— SET TASK —
Lay out the lines as a Markdown table with the columns Row and Line, leaving out blank lines. Begin at the line that contains "Is the spatial" and continue through the last line of the items.

[Start GIVEN INFORMATION]

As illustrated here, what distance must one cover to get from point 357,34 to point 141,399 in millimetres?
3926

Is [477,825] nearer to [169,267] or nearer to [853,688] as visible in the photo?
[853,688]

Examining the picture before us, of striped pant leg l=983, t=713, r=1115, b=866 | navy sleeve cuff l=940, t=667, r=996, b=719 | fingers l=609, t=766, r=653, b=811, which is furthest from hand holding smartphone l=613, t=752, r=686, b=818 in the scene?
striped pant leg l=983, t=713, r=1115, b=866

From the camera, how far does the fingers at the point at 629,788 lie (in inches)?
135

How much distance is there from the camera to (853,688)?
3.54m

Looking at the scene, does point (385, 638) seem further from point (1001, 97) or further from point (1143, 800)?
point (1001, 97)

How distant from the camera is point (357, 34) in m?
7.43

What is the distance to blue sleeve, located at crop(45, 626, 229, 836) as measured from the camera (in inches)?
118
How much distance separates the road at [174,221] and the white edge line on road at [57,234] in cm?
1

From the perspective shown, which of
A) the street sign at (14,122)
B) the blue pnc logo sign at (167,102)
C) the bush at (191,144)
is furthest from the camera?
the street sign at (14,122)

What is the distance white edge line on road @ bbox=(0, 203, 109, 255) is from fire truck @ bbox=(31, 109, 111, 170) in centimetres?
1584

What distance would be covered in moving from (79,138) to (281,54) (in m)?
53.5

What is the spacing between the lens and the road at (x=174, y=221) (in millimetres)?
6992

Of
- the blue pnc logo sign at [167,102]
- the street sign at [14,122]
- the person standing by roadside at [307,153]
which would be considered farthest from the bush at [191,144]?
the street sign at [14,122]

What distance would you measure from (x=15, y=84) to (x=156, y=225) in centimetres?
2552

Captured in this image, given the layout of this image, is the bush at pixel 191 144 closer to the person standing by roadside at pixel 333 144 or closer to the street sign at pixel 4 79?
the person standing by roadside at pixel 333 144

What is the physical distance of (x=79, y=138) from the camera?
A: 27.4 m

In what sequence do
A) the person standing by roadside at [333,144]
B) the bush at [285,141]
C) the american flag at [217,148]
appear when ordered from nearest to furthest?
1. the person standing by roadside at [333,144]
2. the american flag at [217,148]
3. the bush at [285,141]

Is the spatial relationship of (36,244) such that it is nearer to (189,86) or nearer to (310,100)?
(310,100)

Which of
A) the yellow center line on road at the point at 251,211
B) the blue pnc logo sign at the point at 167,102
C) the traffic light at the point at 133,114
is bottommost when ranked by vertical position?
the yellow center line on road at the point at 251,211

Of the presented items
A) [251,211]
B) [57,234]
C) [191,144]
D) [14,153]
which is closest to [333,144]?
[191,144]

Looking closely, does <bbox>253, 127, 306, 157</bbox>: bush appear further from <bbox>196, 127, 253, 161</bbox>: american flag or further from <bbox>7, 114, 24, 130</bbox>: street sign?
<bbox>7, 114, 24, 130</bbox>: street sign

[End GIVEN INFORMATION]

— THE COMPLETED TASK —
| Row | Line |
|---|---|
| 1 | Is the spatial relationship of (36,244) such that it is nearer to (189,86) or nearer to (310,100)? |
| 2 | (310,100) |
| 3 | Which of |
| 4 | A) the yellow center line on road at the point at 251,211 |
| 5 | B) the blue pnc logo sign at the point at 167,102 |
| 6 | C) the traffic light at the point at 133,114 |
| 7 | is bottommost when ranked by vertical position? |
| 8 | the yellow center line on road at the point at 251,211 |
| 9 | Of the presented items |
| 10 | A) [251,211] |
| 11 | B) [57,234] |
| 12 | C) [191,144] |
| 13 | D) [14,153] |
| 14 | which is closest to [333,144]? |
| 15 | [191,144] |
| 16 | Looking closely, does <bbox>253, 127, 306, 157</bbox>: bush appear further from <bbox>196, 127, 253, 161</bbox>: american flag or further from <bbox>7, 114, 24, 130</bbox>: street sign? |
| 17 | <bbox>7, 114, 24, 130</bbox>: street sign |